Konon, itulah salah satu kejadian yang kemudian membuatnya selalu berjuang untuk keadilan. Dia selalu mencontohkan bahwa kita dapat melawan ketidak adilan tanpa melakukan kekerasan. Semasa di Afrika Selatan-lah Gandhi mulai mengembangkan idenya yang disebut Ahimsa atau anti-kekerasan, dan mengajarkan orang-orang India yang hidup di sana bagaimana menerapkan Ahimsa untuk mengatasi berbagai ketidak adilan yang mereka alami. Metode yang disebut juga sebagai perlawanan pasif atau anti-bekerjasama dengan mereka yang melakukan ketidak-adilan. Gandhi yakin bahwa, dengan menolak-bekerjasama, si oknum akhirnya akan menyadari kesalahannya dan kemudian menghentikan sikap tak adilnya.

Ketika kembali ke India, dia membantu dalam proses kemerdekaan India dari jajahan Inggris; hal ini memberikan inspirasi bagi rakyat di koloni-koloni lainnya agar berjuang mendapatkan kemerdekaannya dan memecah Kemaharajaan Britania untuk kemudian membentuk Persemakmuran.

Rakyat dari agama dan suku yang berbeda yang hidup di India kala itu yakin bahwa India perlu dipecah menjadi beberapa negara agar kelompok yang berbeda dapat mempunyai negara mereka sendiri. Banyak yang ingin agar para pemeluk agama Hindu dan Islam mempunyai negara sendiri. Gandhi adalah seorang Hindu namun dia menyukai pemikiran-pemikiran dari agama-agama lain termasuk Islam dan Kristen. Dia percaya bahwa manusia dari segala agama harus mempunyai hak yang sama dan hidup bersama secara damai di dalam satu negara.

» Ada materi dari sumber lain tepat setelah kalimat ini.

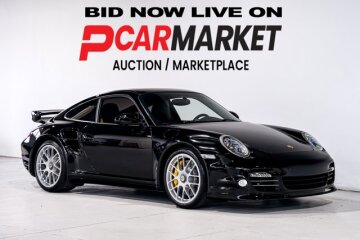 2012 Porsche 911 Turbo S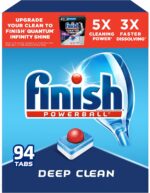 End - All in 1 - Dishwasher Detergent - Powerball - Dishwashing Tab... - Image 2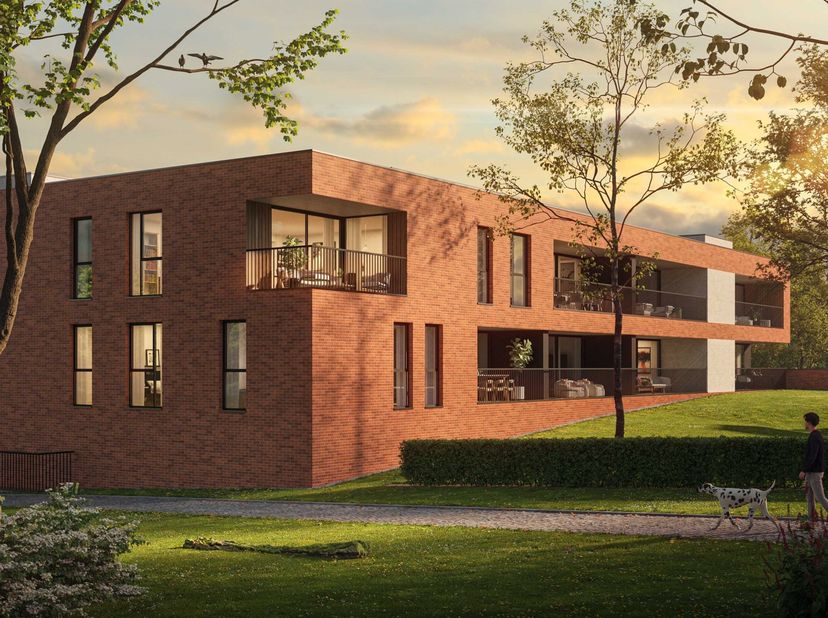 Appartement te koop
                    in 3360 Lovenjoel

Pada 1947, India menjadi merdeka dan pecah menjadi dua negara, India dan Pakistan. Hal ini tidak disetujui Gandhi.

Sementara Pergerakan terus berlangsung, Gandhi tetap melanjutkan pencariannya akan kebenaran dan merancang strategi yang sesuai untuk menghadapi musuh. Ia menyebutnya Satyagraha - Penegakan Kebenaran. Gandhi yakin bahwa dengan melihat penderitaan seseorang yang menegakkan kebenaran akan memberi pengaruh dan akan menyentuh nurani pelaku kesewenangan (musuh). Satyagraha kemudian dijalankan secara luas dan efektif dalam perjuangan kemerdekaan. Perjuangan ini akhirnya mencapai satu titik dimana Inggris tak sanggup bertahan menentang ribuan massa rakyat yang menetangnya, aksi-damai yang menuntut kemerdekaan. Betapapun, Gandhi yakin kepada setiap usaha dan perjuangan yang dilakukan oleh mereka yang dibimbing langsung olehnya dalam menjalankan Satyagraha, dan karena ajaran dan pelatihan Satyagraha inilah perjuangannya membawa hasil.

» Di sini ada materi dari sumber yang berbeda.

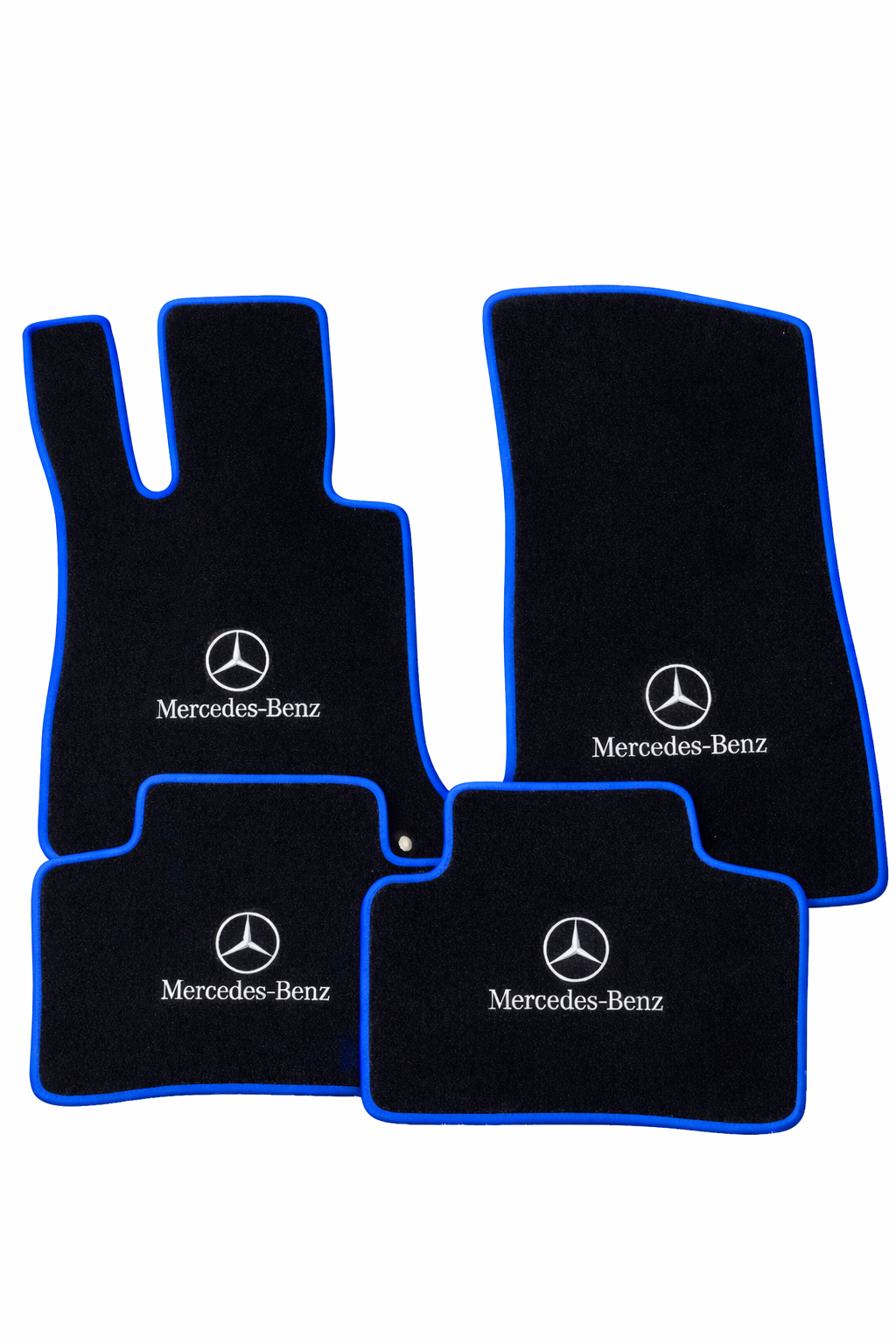 For all Mercedes Benz Carpet Car Floor Mats Custom fit for all Mercedes Benz Model Carpet Liner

Prinsip Gandhi, satyagraha, sering diterjemahkan sebagai "jalan yang benar" atau "jalan menuju kebenaran", telah menginspirasi berbagai generasi aktivis-aktivis demokrasi dan anti-rasisme seperti Martin Luther King, Jr. dan Nelson Mandela. Gandhi sering mengatakan kalau nilai-nilai ajarannya sangat sederhana, yang berdasarkan kepercayaan Hindu tradisional: kebenaran (satya), dan non-kekerasan (ahimsa).

Pada 30 Januari 1948, Gandhi dibunuh seorang lelaki Hindu yang marah kepada Gandhi karena ia terlalu memihak kepada Muslim.

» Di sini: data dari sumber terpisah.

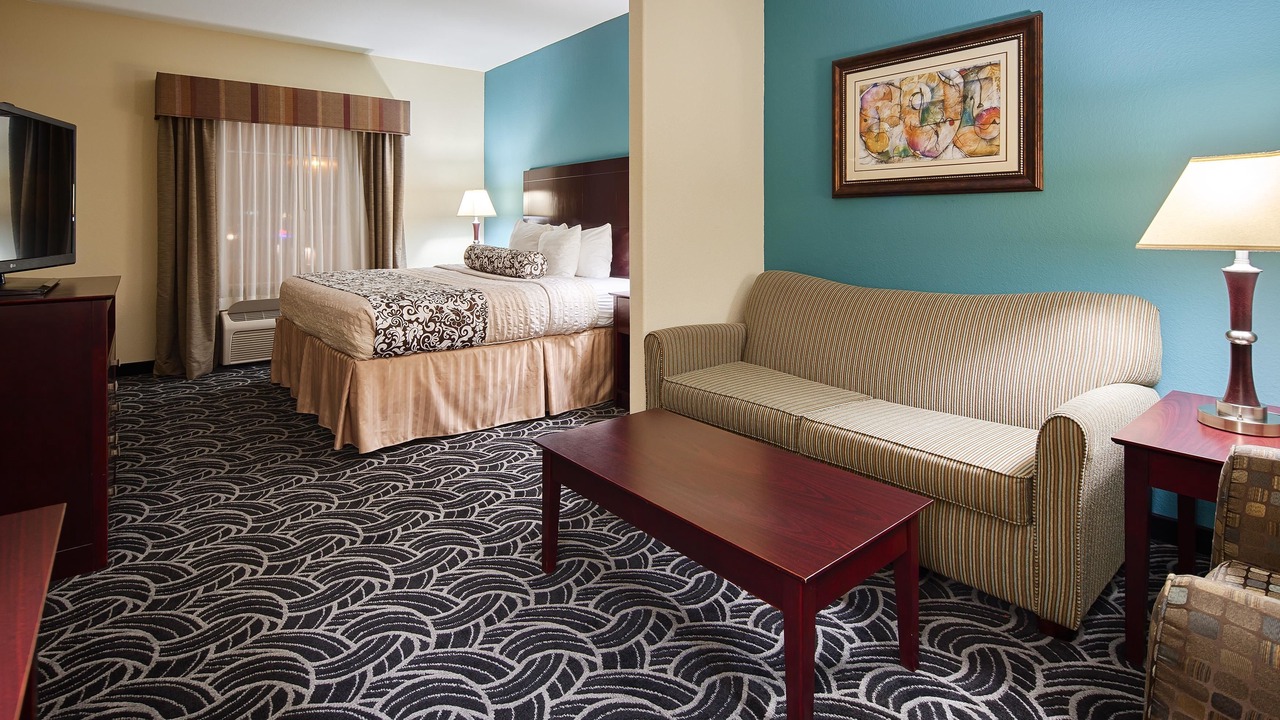 Photo of Bedroom in Katy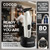 Cocco Veloce Pro Trimmer, Digital Gap Ambassador DLC Blade, (Pearl White)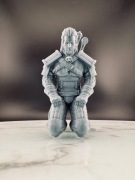 Figurka wiedźmin medytacja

Nehru, Perdana Menteri India, menyebut Gandhi sebagai tokoh terbesar India setelah Gautama, sang Buddha. Ketika diminta untuk mengomentari tentang Gandhi, Einstein mengatakan: "Pada saatnya akan banyak orang yang tak percaya dan takjub bahwa pernah hidup seorang seperti Gandhi di muka bumi". Winston Churchill, Perdana Menteri Inggris, menyebutnya 'Naked Fakir'.